┌─ Texte présenté

Modestement d’abord (la première loi pour la protection de la nature a été promulguée le 19 janvier 2004), très sérieusement plus récemment (la nouvelle mouture a été validée par la Chambre des députés le 18 juillet 2018 et le 3e Plan national pour la protection de la nature vient d’être lancé en janvier 2023).
«Le réseau des zones Natura 2000 est un des outils les plus importants pour nous. Il est un levier essentiel de la conservation et de la restauration de la nature, pour qu’elle continue de nous procurer les services écosystémiques, affirme Gilles Biver. À l’intérieur des zones, nous soutenons la présence des humains et de leurs activités, en prenant les mesures appropriées pour que ces dernières ne nuisent pas aux zones naturelles ou à leurs objectifs de conservation. Nous devons absolument éviter une perte de la biodiversité dans ces espaces préservés.»
L’encadrement des activités économiques se concrétise souvent par des contrats de biodiversité signés entre l’État et des exploitants agricoles ou sylvicoles. Des subventions sont ainsi allouées en contrepartie des bonnes pratiques mises en application.
Les zones Natura 2000 ne sont pas figées, bien au contraire. Les objectifs sont régulièrement mis à jour en fonction des résultats des études et inventaires qui y sont constamment menés par des biologistes, comme ceux de l’Administration de la nature et des forêts, des syndicats intercommunaux concernés (Sias et Sicona) ou des parcs naturels. «Par exemple, le castor a été réintroduit en Belgique et en Allemagne et il s’est de nouveau installé chez nous, il a donc fallu réviser les objectifs de conservation des zones Natura 2000 où il est présent pour le prendre en compte», précise Gilles Biver.
Ces études scientifiques permettent aussi de repérer les failles dans les systèmes de protection et de mettre en place les moyens pour les combler, tant qu’il est encore temps. La préservation de l’environnement n’est jamais simple et il faut parfois procéder à des arbitrages entre experts pour déterminer ce qu’on retiendra comme prioritaire.

└─
┌─ Entrées affichées

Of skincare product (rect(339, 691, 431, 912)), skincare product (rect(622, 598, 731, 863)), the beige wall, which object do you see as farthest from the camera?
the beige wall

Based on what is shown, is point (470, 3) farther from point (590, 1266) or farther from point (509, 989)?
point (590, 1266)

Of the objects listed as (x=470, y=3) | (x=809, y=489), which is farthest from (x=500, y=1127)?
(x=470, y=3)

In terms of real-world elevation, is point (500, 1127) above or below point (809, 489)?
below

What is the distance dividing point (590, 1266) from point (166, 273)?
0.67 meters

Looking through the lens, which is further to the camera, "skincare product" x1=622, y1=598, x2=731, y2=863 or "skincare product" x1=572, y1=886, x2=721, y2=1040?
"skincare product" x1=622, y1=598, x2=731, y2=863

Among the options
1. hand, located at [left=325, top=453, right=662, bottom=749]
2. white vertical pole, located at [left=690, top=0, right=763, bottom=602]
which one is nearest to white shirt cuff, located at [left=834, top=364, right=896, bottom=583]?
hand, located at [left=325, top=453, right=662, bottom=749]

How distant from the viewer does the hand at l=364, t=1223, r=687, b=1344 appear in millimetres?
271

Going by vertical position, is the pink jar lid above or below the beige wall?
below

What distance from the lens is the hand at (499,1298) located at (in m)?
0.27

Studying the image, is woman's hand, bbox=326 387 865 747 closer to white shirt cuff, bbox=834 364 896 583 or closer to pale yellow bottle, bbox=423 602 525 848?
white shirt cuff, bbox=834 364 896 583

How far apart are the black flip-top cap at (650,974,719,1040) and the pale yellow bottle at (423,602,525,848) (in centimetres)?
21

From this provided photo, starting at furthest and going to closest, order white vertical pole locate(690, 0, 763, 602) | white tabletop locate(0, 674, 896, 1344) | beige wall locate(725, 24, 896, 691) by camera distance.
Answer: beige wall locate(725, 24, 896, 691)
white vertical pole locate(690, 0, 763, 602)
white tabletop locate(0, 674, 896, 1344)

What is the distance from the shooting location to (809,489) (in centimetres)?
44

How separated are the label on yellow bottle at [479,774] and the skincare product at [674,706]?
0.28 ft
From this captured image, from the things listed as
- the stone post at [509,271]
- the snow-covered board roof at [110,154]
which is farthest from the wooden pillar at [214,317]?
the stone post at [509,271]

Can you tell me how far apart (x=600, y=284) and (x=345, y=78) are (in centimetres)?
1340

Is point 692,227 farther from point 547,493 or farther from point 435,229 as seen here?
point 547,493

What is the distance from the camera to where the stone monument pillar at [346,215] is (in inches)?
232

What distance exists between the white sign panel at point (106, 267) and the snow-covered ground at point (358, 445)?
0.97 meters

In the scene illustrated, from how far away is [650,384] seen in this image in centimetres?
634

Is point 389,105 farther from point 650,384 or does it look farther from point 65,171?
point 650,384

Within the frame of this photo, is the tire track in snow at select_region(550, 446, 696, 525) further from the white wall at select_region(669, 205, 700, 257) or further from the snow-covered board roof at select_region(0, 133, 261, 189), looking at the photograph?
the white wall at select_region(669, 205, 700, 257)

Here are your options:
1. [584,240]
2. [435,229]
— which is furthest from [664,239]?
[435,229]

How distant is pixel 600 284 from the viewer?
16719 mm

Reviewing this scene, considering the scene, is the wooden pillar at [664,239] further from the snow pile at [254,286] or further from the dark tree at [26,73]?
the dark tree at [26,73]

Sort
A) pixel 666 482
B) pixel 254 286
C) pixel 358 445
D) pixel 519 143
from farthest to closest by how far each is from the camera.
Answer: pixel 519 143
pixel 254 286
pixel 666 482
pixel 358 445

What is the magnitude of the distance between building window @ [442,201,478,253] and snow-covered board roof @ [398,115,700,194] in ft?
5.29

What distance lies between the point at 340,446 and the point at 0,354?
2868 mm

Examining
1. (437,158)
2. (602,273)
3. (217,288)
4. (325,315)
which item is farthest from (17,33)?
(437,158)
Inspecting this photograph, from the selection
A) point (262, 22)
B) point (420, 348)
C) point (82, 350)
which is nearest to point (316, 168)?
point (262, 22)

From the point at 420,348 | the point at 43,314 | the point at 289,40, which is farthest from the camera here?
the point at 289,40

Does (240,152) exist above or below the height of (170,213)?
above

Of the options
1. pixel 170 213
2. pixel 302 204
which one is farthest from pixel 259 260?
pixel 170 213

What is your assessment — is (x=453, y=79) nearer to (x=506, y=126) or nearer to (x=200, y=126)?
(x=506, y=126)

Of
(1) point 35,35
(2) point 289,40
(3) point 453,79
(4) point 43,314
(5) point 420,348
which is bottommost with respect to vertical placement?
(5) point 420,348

└─

» **Tâches à réaliser**
[1] Répondez à ces questions sur le texte consacré aux zones Natura 2000 :
(a) À quelle date la première loi pour la protection de la nature a-t-elle été promulguée ?
(b) Quel animal, réintroduit en Belgique et en Allemagne, a imposé une révision des objectifs de conservation ?
(c) Qu'alloue-t-on aux exploitants en contrepartie des bonnes pratiques mises en application ?
[2] Recopiez le passage du texte sur les zones Natura 2000 compris entre « L’encadrement des activités » et « précise Gilles Biver. », inclus.

» **Liste des réponses**
[1]
(a) Le 19 janvier 2004.
(b) Le castor.
(c) Des subventions.

[2]
L’encadrement des activités économiques se concrétise souvent par des contrats de biodiversité signés entre l’État et des exploitants agricoles ou sylvicoles. Des subventions sont ainsi allouées en contrepartie des bonnes pratiques mises en application.
Les zones Natura 2000 ne sont pas figées, bien au contraire. Les objectifs sont régulièrement mis à jour en fonction des résultats des études et inventaires qui y sont constamment menés par des biologistes, comme ceux de l’Administration de la nature et des forêts, des syndicats intercommunaux concernés (Sias et Sicona) ou des parcs naturels. «Par exemple, le castor a été réintroduit en Belgique et en Allemagne et il s’est de nouveau installé chez nous, il a donc fallu réviser les objectifs de conservation des zones Natura 2000 où il est présent pour le prendre en compte», précise Gilles Biver.